→ **Study material**
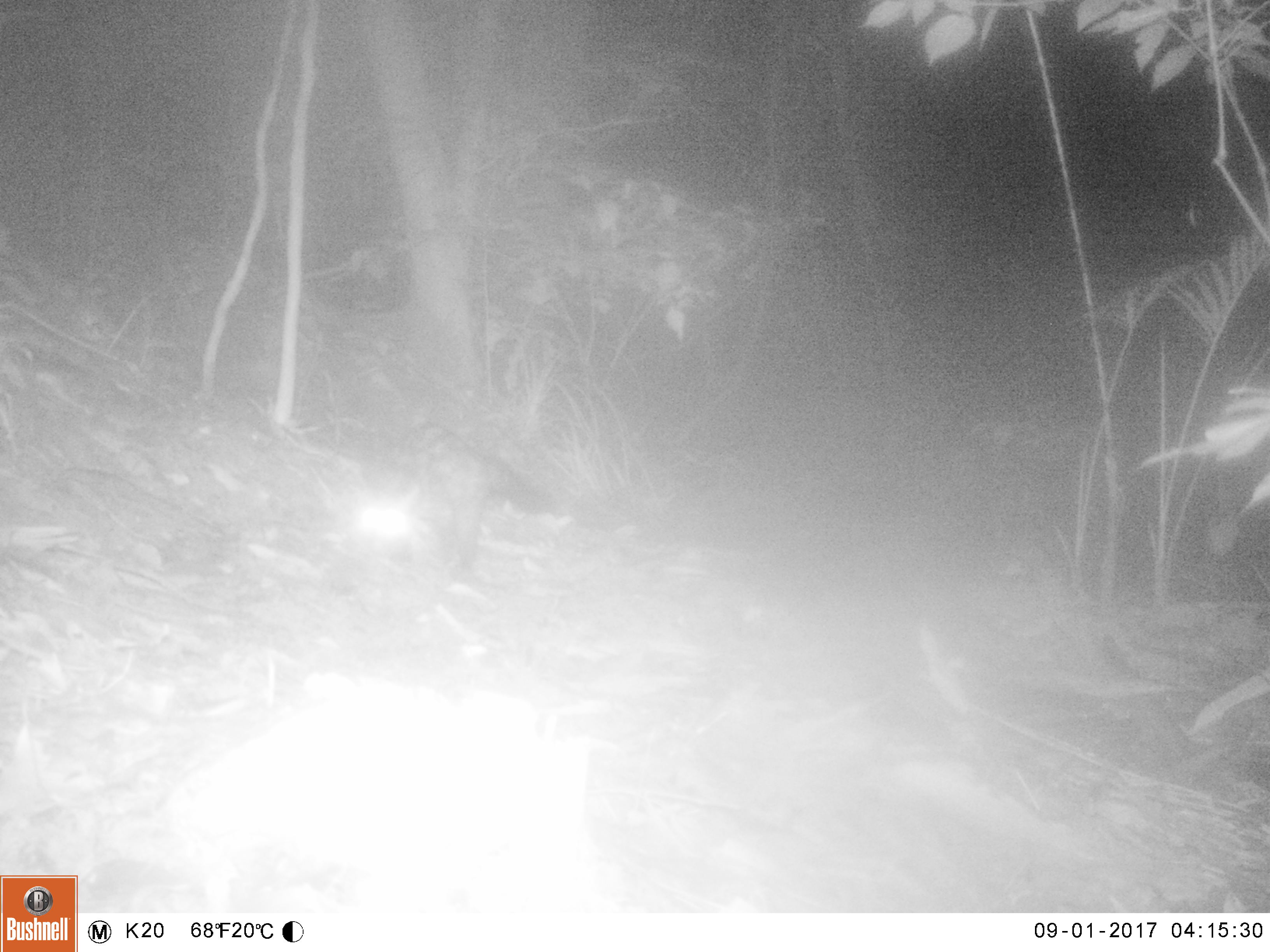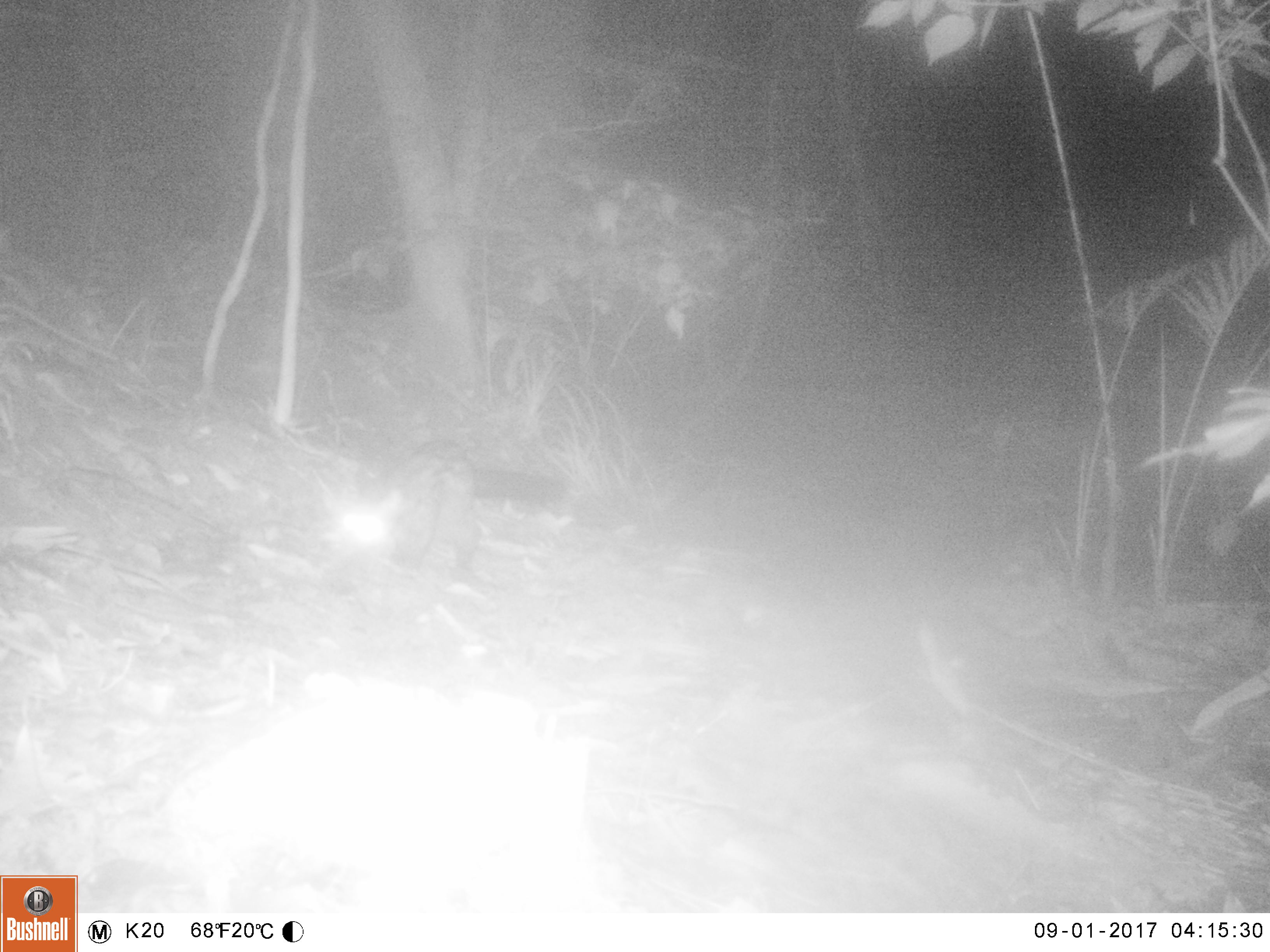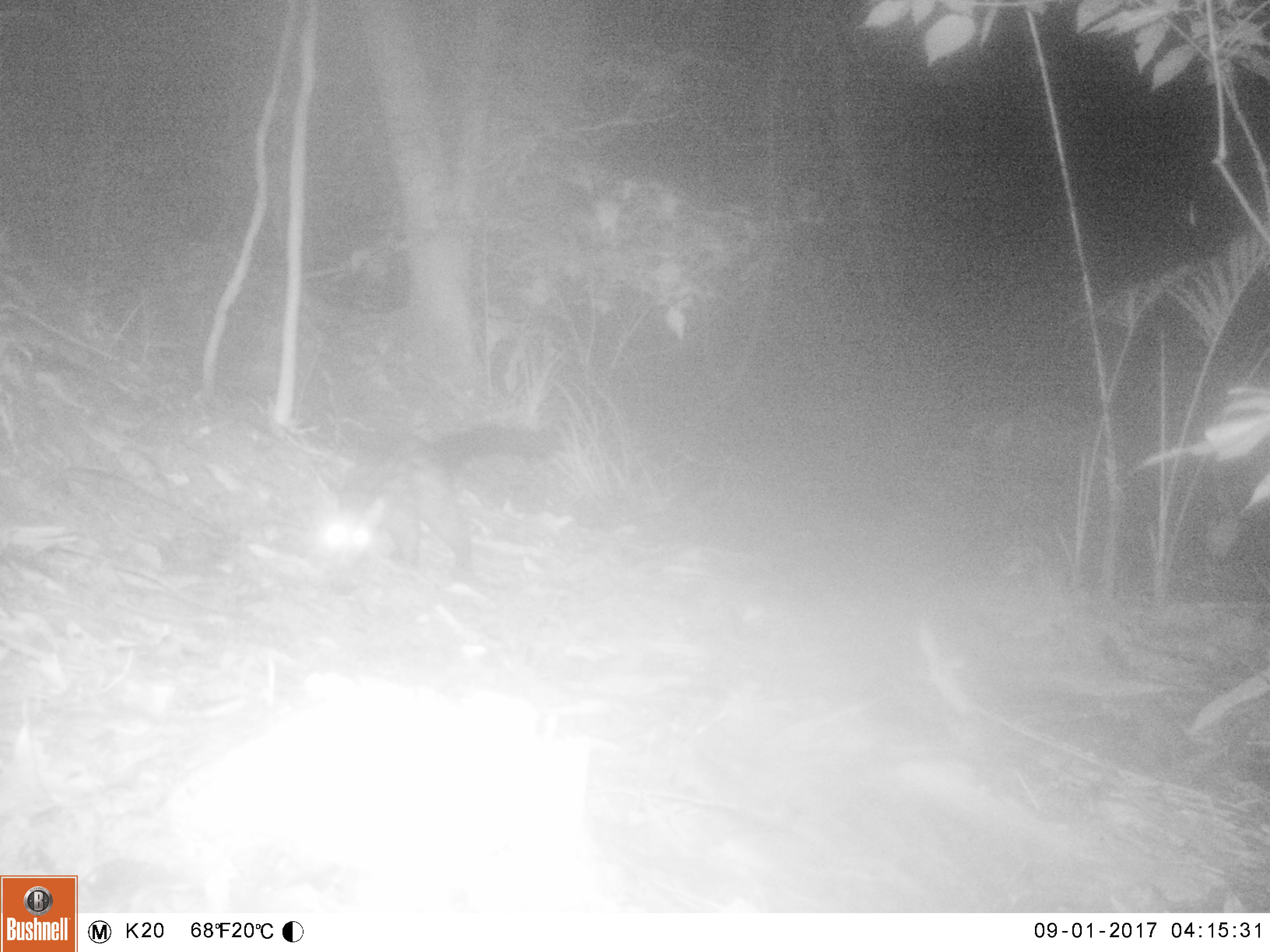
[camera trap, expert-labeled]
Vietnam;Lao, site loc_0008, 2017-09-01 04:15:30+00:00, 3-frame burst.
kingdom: Animalia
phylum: Chordata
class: Mammalia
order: Carnivora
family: Viverridae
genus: Paradoxurus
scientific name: Paradoxurus hermaphroditus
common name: common palm civet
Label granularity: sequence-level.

→ **What is needed**
After locating the line with "kingdom: Animalia", output that line and every later one exactly, through the end of the entries above.

→ **Exercise answer**
kingdom: Animalia
phylum: Chordata
class: Mammalia
order: Carnivora
family: Viverridae
genus: Paradoxurus
scientific name: Paradoxurus hermaphroditus
common name: common palm civet
Label granularity: sequence-level.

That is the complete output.